Optional: Time-Based Retention
// Delete episodes older than 90 days
hub.db.prepare(`
DELETE FROM episodes
WHERE created_at < ?
`).run(Date.now() - (90 * 24 * 60 * 60 * 1000));
// Delete from AgentDB too
await hub.agentDB.deleteOldPatterns({ maxAge: 90 * 24 * 60 * 60 });
Optional: Reward-Based Retention
// Keep only high-reward episodes
hub.db.prepare(`
DELETE FROM episodes
WHERE reward < 0.70
`).run();
Disaster Recovery
Hub Backup
# Backup hub databases
cp /data/hub.db /backup/hub-2025-10-31.db
cp /data/hub-agentdb.db /backup/hub-agentdb-2025-10-31.db
Hub Restore
# Restore from backup
cp /backup/hub-2025-10-31.db /data/hub.db
cp /backup/hub-agentdb-2025-10-31.db /data/hub-agentdb.db
# Restart hub
docker restart federation-hub
Agent Recovery
Agents don't need backup - They're ephemeral by design!

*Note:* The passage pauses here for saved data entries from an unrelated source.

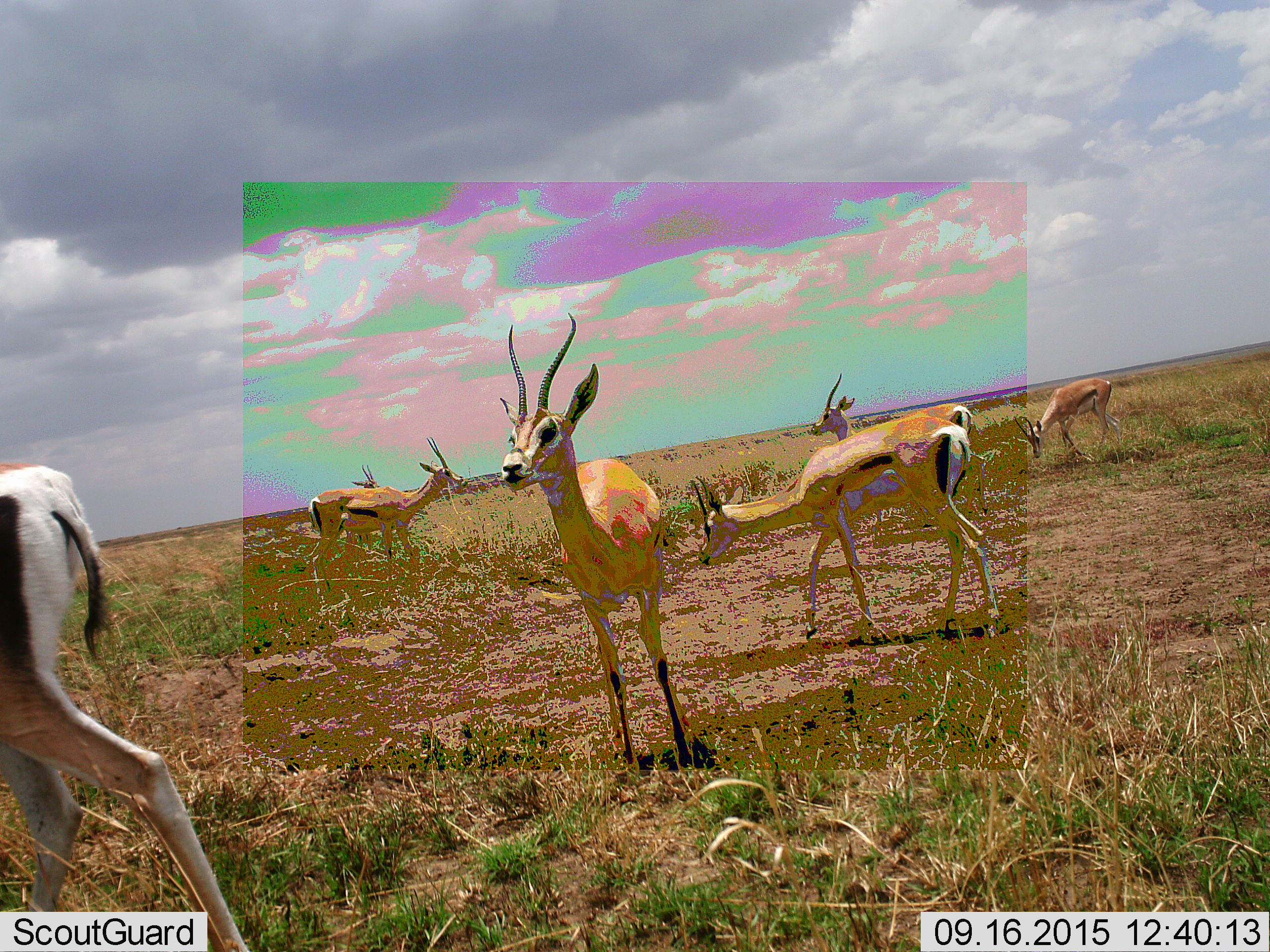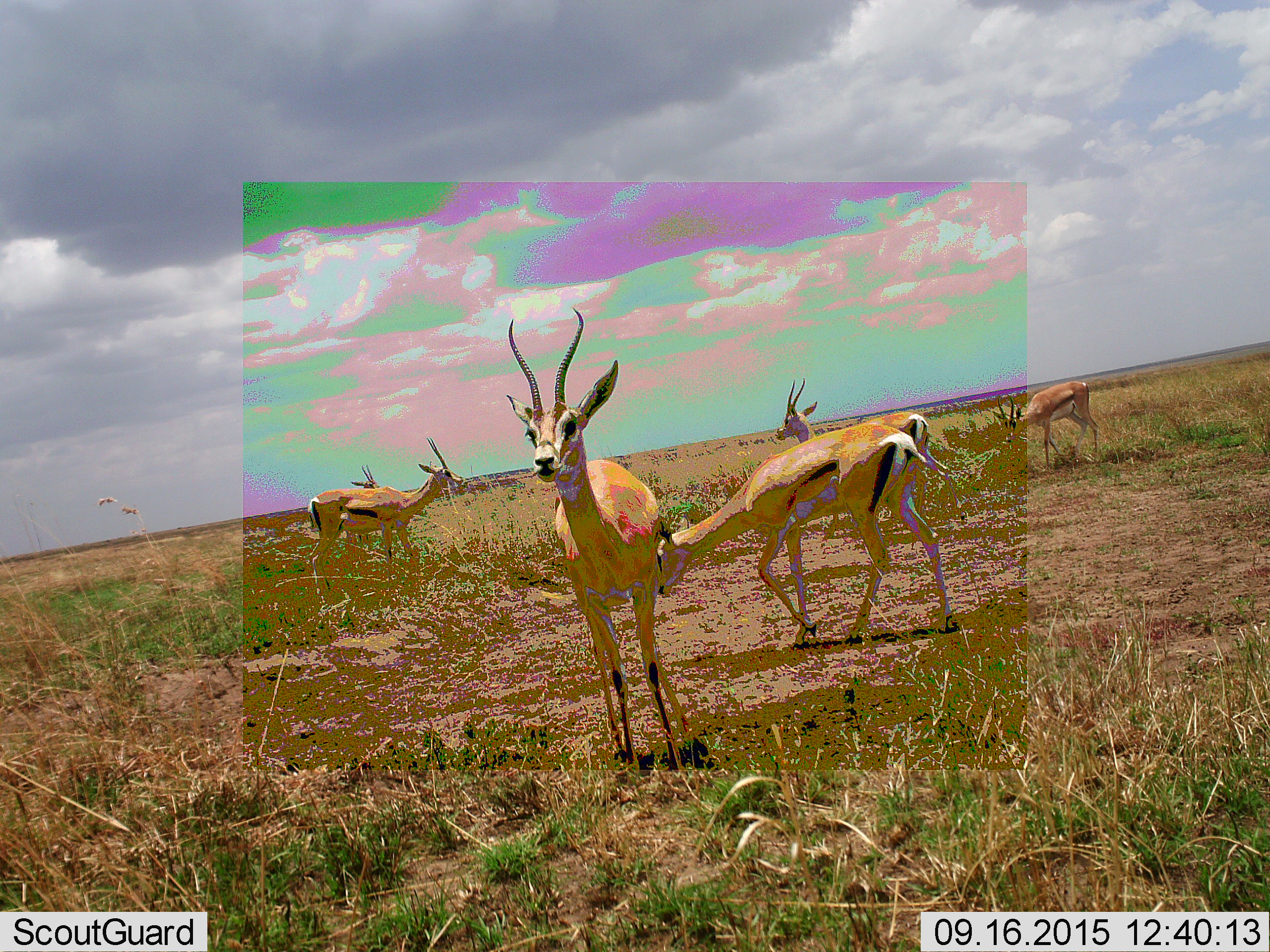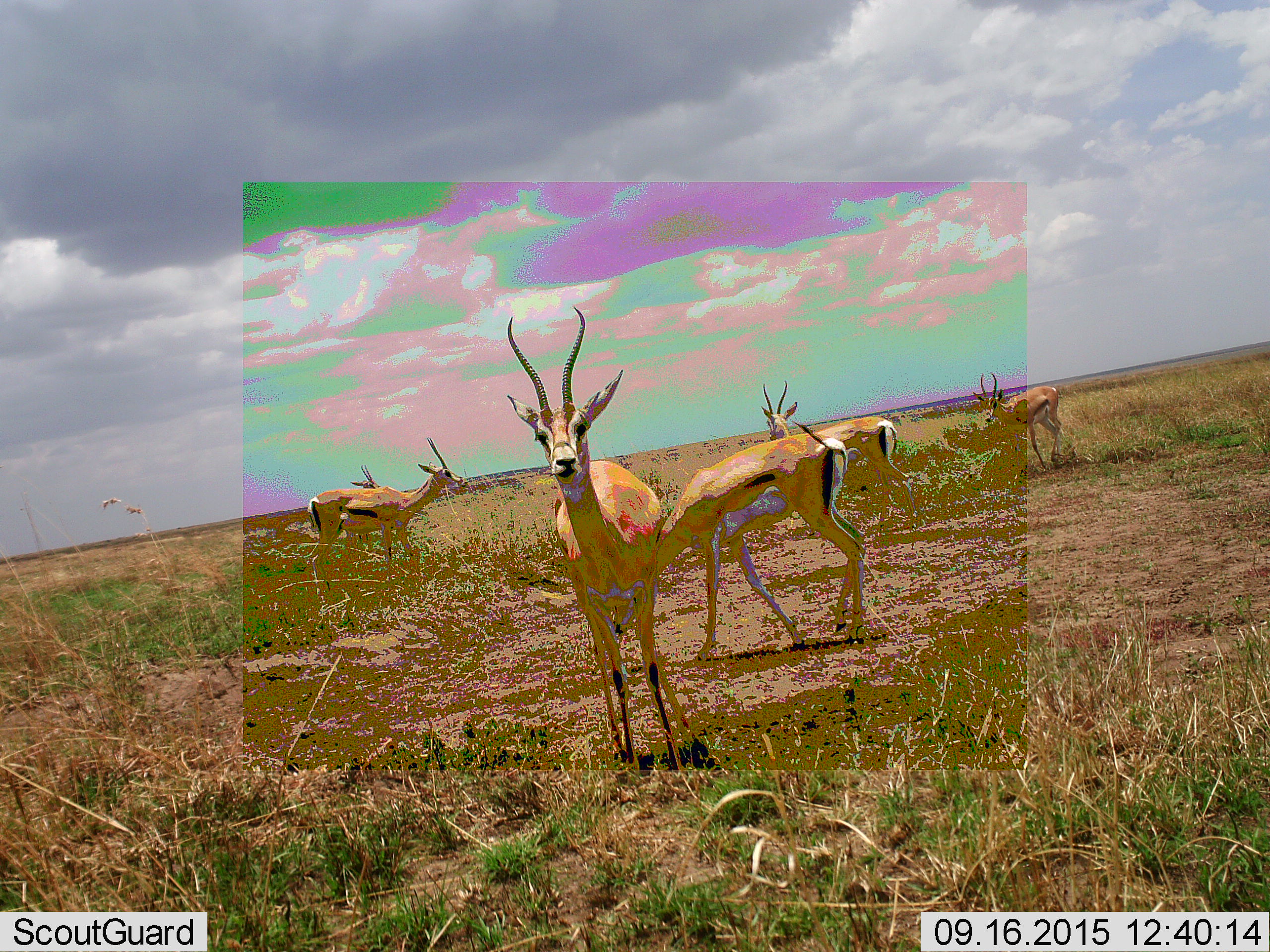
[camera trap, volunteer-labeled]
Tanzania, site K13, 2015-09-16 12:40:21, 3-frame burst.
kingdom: Animalia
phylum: Chordata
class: Mammalia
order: Artiodactyla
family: Bovidae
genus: Eudorcas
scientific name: Eudorcas thomsonii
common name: thomson's gazelle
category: gazellethomsons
Gazellethomsons (thomson's gazelle) (Eudorcas thomsonii), count 7. Behavior (volunteer vote fractions): standing 100%, resting 0%, moving 100%, interacting 0%. Young present (vote fraction): 0%. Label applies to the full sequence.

If an agent crashes, just spawn a new one:
// Old agent crashed (no problem!)
// agent1 died unexpectedly ❌
// Spawn replacement
const agent2 = await EphemeralAgent.spawn({
tenantId: 'acme-corp', // Same tenant
lifetime: 300
});
// New agent has access to ALL old memories ✅
await agent2.execute(async () => {
const memories = await agent2.queryMemories('task');
// Gets memories from crashed agent + all previous agents
});
Production Deployment
Single Hub (Simple)
# docker-compose.yml
services:
federation-hub:
image: federation-hub:latest
volumes:
- hub-data:/data # PERSISTENT volume
ports:
- "8443:8443"
volumes:
hub-data:
driver: local # Data survives container restarts
Persistence: Volume survives container restarts ✅
Multi-Hub (High Availability)
┌──────────┐ ┌──────────┐ ┌──────────┐
│ Hub US │────▶│ Hub EU │────▶│ Hub AP │
│ (Primary)│ │(Replica) │ │(Replica) │
└──────────┘ └──────────┘ └──────────┘
│ │ │
└────────────────┴────────────────┘
Sync every 5 seconds
Guarantee: Data replicated across regions ✅
Key Takeaways
-
Hub = Permanent: All memories stored on disk forever (until manually deleted)
-
Agents = Temporary: Local databases destroyed after 5-15 minutes
-
Memory Outlives Agents: New agents can access memories from agents that died hours/days/weeks ago
-
Sync = Persist: Any episode that syncs to hub is PERMANENT
-
Tenant Isolation: Memories are isolated by tenant, but persist across all agents in that tenant
-
No Data Loss: As long as hub is backed up, no memories are lost when agents die
-
Infinite Generations: Agents can learn from an unlimited chain of previous agents
-
Docker Volumes: Hub data persists across container restarts if using volumes
Bottom Line: The federation hub is the "source of truth" - it's a persistent, centralized database that outlives all ephemeral agents. Agents come and go, but the hub remembers everything. 🧠
This enables continuous learning where each new generation of agents builds on the collective knowledge of all previous generations, while maintaining the efficiency benefits of ephemeral, short-lived agents.